21 Nisan 2019 Pazar

İşsizlik ve mahalledeki yangın - SERKAN ÖNGEL

Türkiye’de toplumsal kutuplaşma ciddi boyutlara ulaşmış durumda. Bu kutuplaşma kendini en çok mekân üzerinde gösteriyor. Mahalleler, ilçeler, iller bu kutuplaşmanın somut olarak görüldüğü yerler. Gelir grupları, eğitim düzeyi, sektörel yapı, bu ayrımı belirleyen temel faktörler durumunda. Siyasal olarak da bu ayrımların karşılığını mekânda net olarak gözlemleyebiliyoruz. Bir mahalleden başka bir mahalleye, bir ilden başka bir ile geçiş tüm bu ayrımları gözlerinizin önüne serebiliyor.
Yangın, büyük zararlara yol açan bir felaket. Hayat pahalılığı, işsizlik ekonomik krizin etkisi ile giderek gündemdeki ağırlığını arttırıyor. Bu anlamda mahallede yangın var? Peki bu yangın hangi mahallede? Hayat pahalılığının, işsizliğin dar gelirli grupları daha ciddi bir biçimde etkilediğini biliyoruz. Yangın her yerde yakıp kavuruyor ama AKP’nin güçlü olduğu mahallelerde etkisi çok daha fazla hissediliyor. Nitekim seçim sonuçları, Cumhur ittifakının aldığı sonuçlar bize bu durumu somut olarak gösteriyor.
Bildiğiniz üzere TÜİK verilerine göre işsizlik oranı Ocak 2018-Ocak 2019 dönemleri arasında yüzde 10,8’den yüzde 14,7’ye, işsiz sayısı 3 milyon 408 binden 4 milyon 688 bine yükseldi. Buna göre resmi işsiz sayısındaki artış 1 yılda 1 milyon 280 bin kişi artış gösterdi. DİSK-AR’ın hesaplamasına göre ise, geniş tanımlı işsiz sayısı 7 milyon 552 bin, işsizlik oranı ise yüzde 22 oldu.

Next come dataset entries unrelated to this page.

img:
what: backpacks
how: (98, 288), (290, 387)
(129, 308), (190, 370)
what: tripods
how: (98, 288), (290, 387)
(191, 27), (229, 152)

Peki işsizlik kimleri ne kadar etkiledi? Bunu ortaya koymak açısından hem resmi işsizlik hem de Geniş Tanımlı İşsizlik kavramını kullanacağım. Geniş Tanımlı İşsizlik (GT-İşsizlik), umudu olmadığı için iş aramayanları da işsiz kapsamına alan bir hesaplamaya dayanıyor. Aynı zamanda işe başlamaya hazır olduğu halde son 1 aydır iş aramamış olduğu için resmi olarak işsiz sayılmayanlar da hesaplamanın içinde. Bunun yanında mevsimlik bir işte çalıştığı için işsiz sayılmayanlar da kapsam içine alıyor. Resmi işsizlik rakamlarında bu kesimler istihdamda kabul edilmediği için işsiz de sayılmıyorlar. Bunun yanında geniş tanımlı işsizlik hesaplaması gelip geçici işlerde çalışan zamana bağlı eksik istihdam edilenler de işsiz olarak tanımlanıyor.

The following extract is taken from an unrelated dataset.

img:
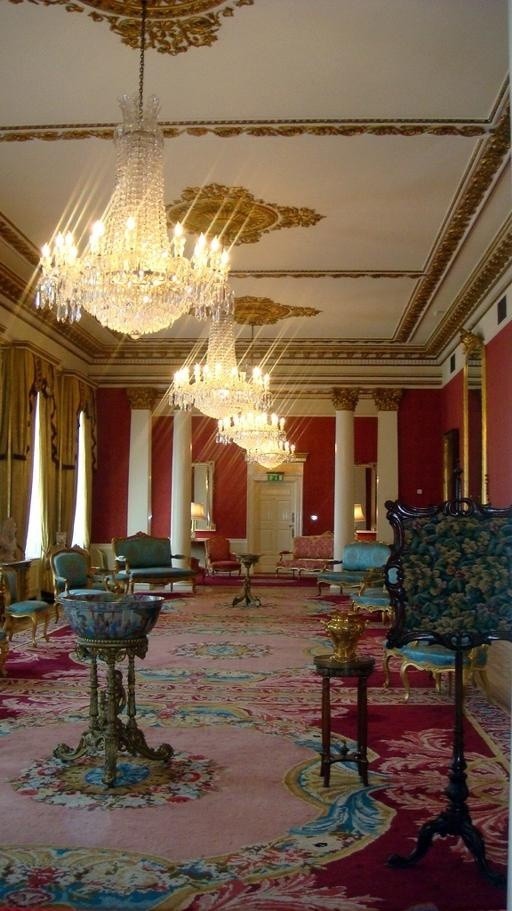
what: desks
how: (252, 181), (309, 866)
(231, 551), (264, 606)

Eğitim ve Cinsiyete Göre Geniş Tanımlı İşsizlik (GT-İşsizlik)
Ocak 2019 dönemi verilerine göre GT-İşsizlik oranı erkeklerde yüzde 18,9 iken kadınlarda yüzde 27,9’dur. Genel lise mezunu kadınlarda işsizlik oranı yüzde 36,1 seviyelerine yükselmektedir. Meslek lisesi ve ilköğretim mezunu kadınlarda işsizlik oranı yaklaşık yüzde 35 seviyesindedir. Genelde ise GT-İşsizlik oranın en çok olduğu eğitim grubu yüzde 27,9 ile ilköğretim mezunlarıdır. İlköğretim mezunu erkekler için GT-İşsizlik oranı yüzde 26 iken, okuma yazma bilmeyen erkeklerde yüzde 35’tir. Üniversite mezunları ise yüzde 17,8 ile Türkiye ortalamasının altında bir işsizlik oranına sahiptir.

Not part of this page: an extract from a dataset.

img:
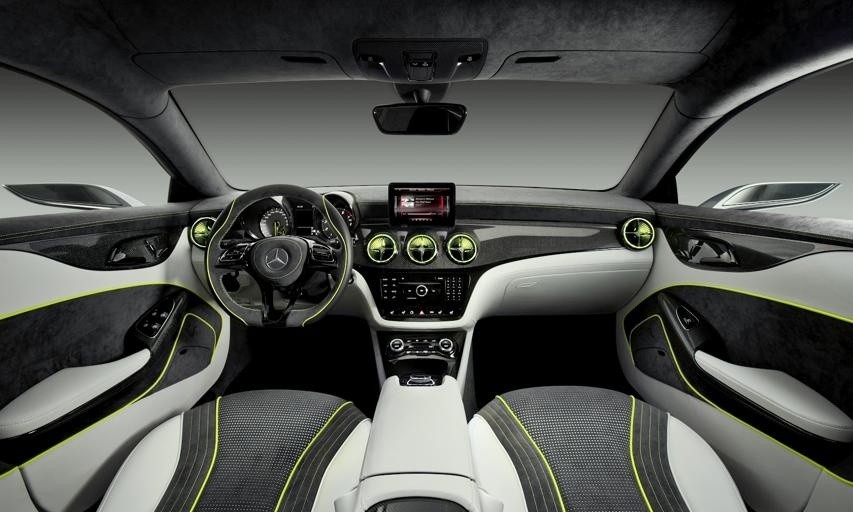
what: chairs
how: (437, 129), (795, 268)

Dolayısıyla yangın düşük eğitim gruplarını daha fazla yakmaya başlamış durumdadır. Burada önemli meselelerden biri de eğitim düzeyi düştükçe umutsuzların, işe başlamaya hazır ama iş aramayanların sayısının artmasıdır. GT-İşsizlik okuma yazma bilmeyenlerde, resmi işsizlik verilerinin 2 katından fazladır.
Resmi işsizlikte artışın en fazla olduğu eğitim grubu, 7,1 puanlık artışla ilköğretim mezunlarıdır. İlköğretim mezunlarını 5,3 puanlık artışla okuma yazma bilmeyenler, 4,9 puanla ortaokul mezunları takip etmektedir. Üniversite mezunları arasında ise artış 2,5 puan olarak görülmektedir. Son 1 yıl içinde ortaokul ve daha düşük eğitim düzeyine sahip olanların işsizler içindeki payı artmıştır.
Bu veriler elbette üniversite mezunlarının yaşadığı işsizlik krizinin boyutlarını hafifletmemektedir. Her 100 işsiz kadından 36’sının, her dört umutsuz işsiz kadından birinin üniversite mezunu olduğu somut bir gerçektir. Üniversite mezunlarında GT-İşsiz sayısı 1 milyon 471 bine ulaştığı, her 5 işsizden birinin üniversite mezunu olduğu koşullarda, eğitimli işgücü açısından yangın alevlenmiş durumdadır. Ancak bu yangın öte mahallede daha ağır bir biçimde yaşanmaktadır.